• [RECORD SET]
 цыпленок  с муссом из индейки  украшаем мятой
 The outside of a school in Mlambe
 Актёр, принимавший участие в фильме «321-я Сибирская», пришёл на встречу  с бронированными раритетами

--

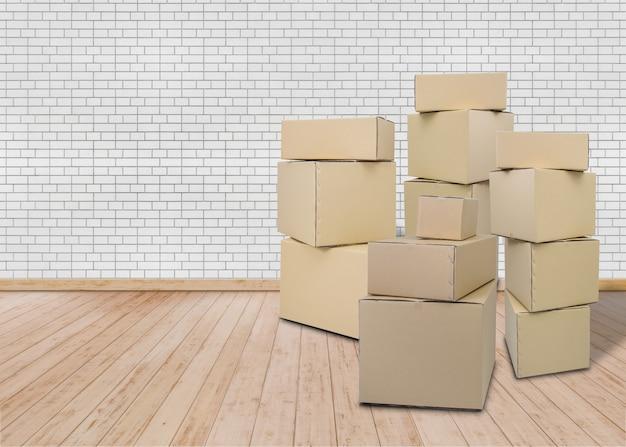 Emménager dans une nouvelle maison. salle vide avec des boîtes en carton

--

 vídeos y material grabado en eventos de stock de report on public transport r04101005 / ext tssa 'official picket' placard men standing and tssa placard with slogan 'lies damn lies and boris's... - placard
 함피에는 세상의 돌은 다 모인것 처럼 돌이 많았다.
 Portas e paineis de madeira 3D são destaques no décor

• [TASK TO COMPLETE]
Would you quote everything above from the line containing "с муссом из" down to the line containing "Актёр, принимавший участие"? Include both of those lines and nothing else.

• [WRITTEN RESPONSE]
 цыпленок  с муссом из индейки  украшаем мятой
 The outside of a school in Mlambe
 Актёр, принимавший участие в фильме «321-я Сибирская», пришёл на встречу  с бронированными раритетами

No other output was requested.